We’re using the IM-TORNADO pipeline, which internally is using mothur for classify.seqs amongst other things :slight_smile:

When we analyze some 18s amplicon data we have noticed that the classification appears off in many cases. This is using the provided Silva r119 SSU data from the mothur site (http://www.mothur.org/wiki/Silva_reference_files).

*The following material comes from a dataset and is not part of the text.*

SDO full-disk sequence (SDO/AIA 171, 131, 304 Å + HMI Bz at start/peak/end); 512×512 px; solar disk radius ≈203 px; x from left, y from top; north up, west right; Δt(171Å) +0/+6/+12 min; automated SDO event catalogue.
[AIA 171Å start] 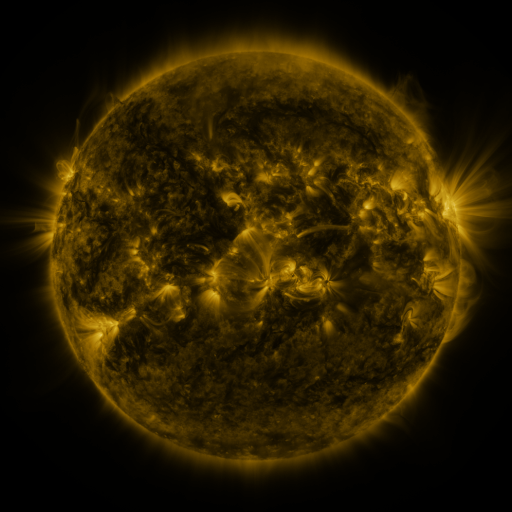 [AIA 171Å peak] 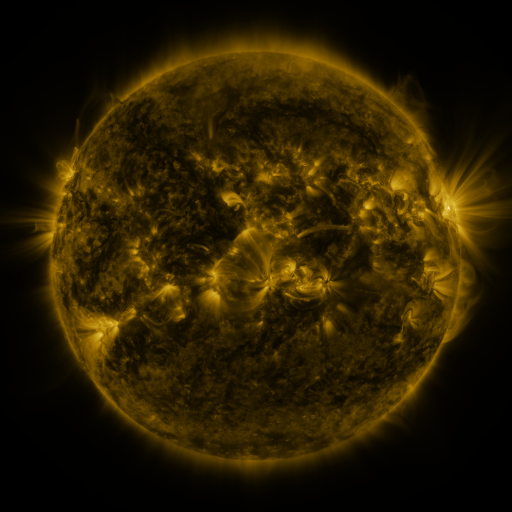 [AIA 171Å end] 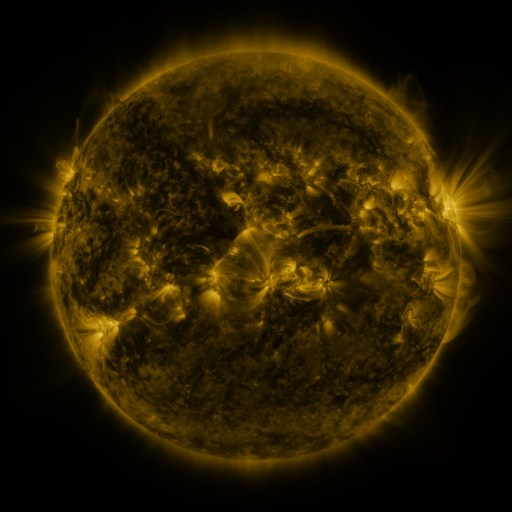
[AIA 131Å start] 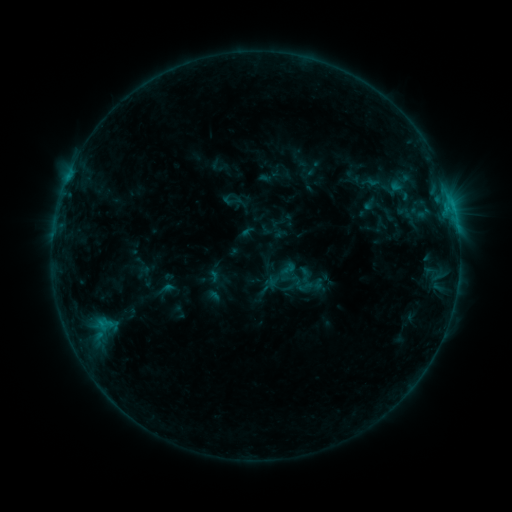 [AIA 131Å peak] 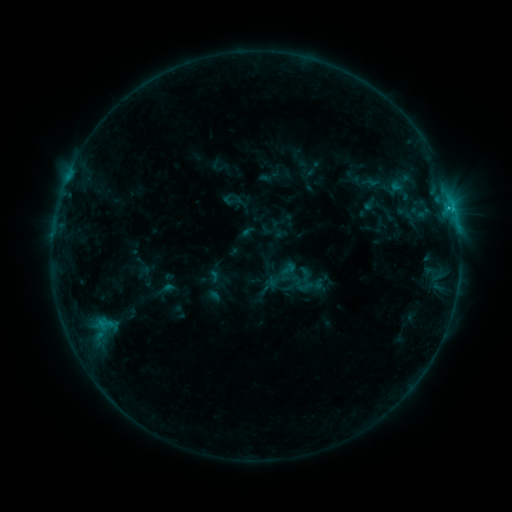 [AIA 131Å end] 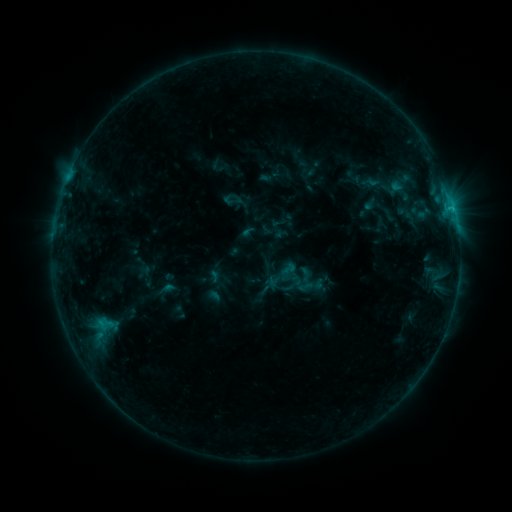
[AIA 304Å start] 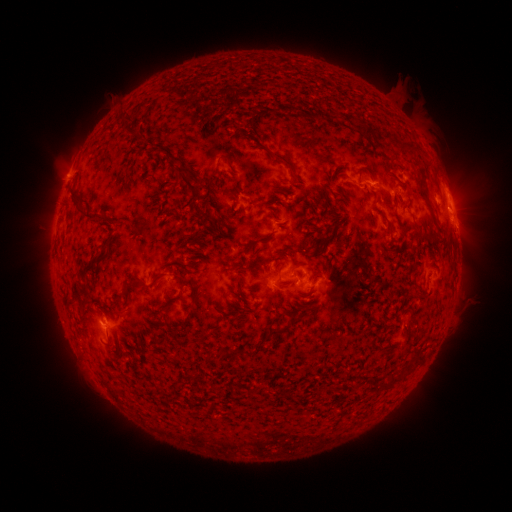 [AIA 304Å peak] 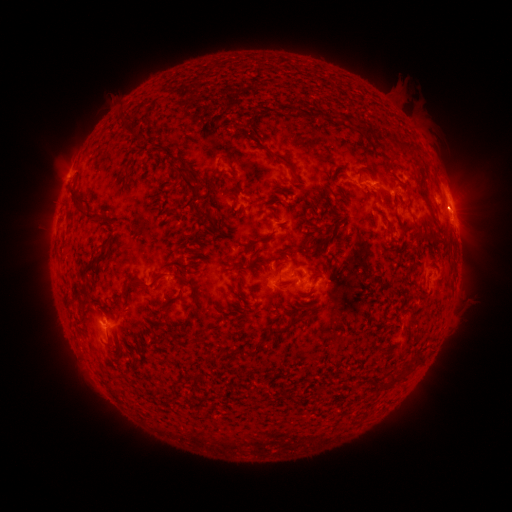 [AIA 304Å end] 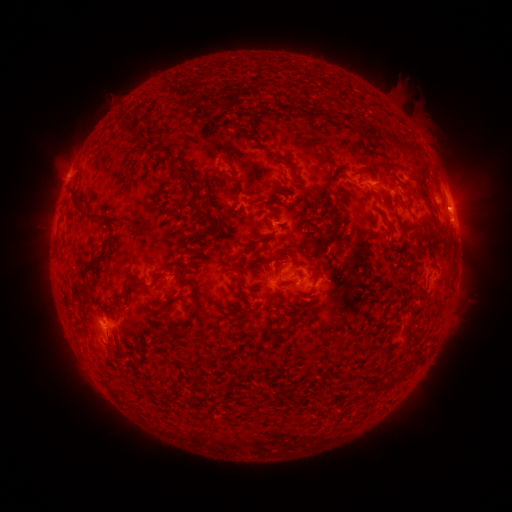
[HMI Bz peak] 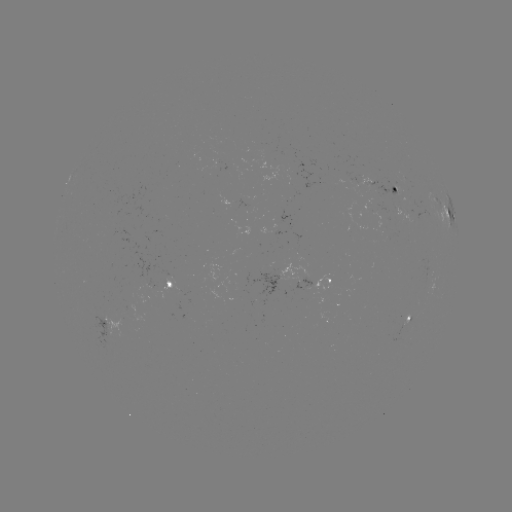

As an example, here is a subset of the OTU taxonomy results w/ Nemotoda:

...
30 Eukaryota(100);Opisthokonta(100);Holozoa(100);Metazoa(100);Animalia(100);Nematoda(100);
74 Eukaryota(100);Opisthokonta(100);Holozoa(100);Metazoa(100);Animalia(100);Nemertea(100);
297 Eukaryota(100);Opisthokonta(100);Holozoa(100);Metazoa(100);Animalia(100);Nematoda(99.9);
482 Eukaryota(100);Opisthokonta(75.6);Holozoa(75.6);Metazoa(75);Animalia(75);Nematoda(55.4);
637 Eukaryota(100);Opisthokonta(85.1);Holozoa(85.1);Metazoa(84.9);Animalia(84.9);Nematoda(70.6);
...

According to the tax_slv_ssu_nr_119.txt file obtained from the Silva downloads site (http://www.arb-silva.de/fileadmin/silva_databases/release_119/Exports/taxonomy/tax_slv_ssu_nr_119.txt) ‘Nemotoda’ is not ranked, and ‘Animalia’ is a sub-phylum (here they are ‘genus’ and ‘phylum’).

We can go back and validate the classification for our other runs (we also have 16s) and possibly fix using the above file, but I wanted to know whether anyone else has run into the same issue.

Whoa, I didn’t know that file existed! That is very helpful actually. What I’ve posted and described (http://blog.mothur.org/2014/08/08/SILVA-v119-reference-files/) just uses the first 6 levels of the eukaryotic taxonomy string because I couldn’t figure it out on my own. I’ll try to get this updated to make a better eukaryotic taxonomy file.

Pat

No problem, thanks for having a look!

I should add, there are a few other files in that directory that also may of use (and possibly better).

The README.txt file describes their purpose a bit more.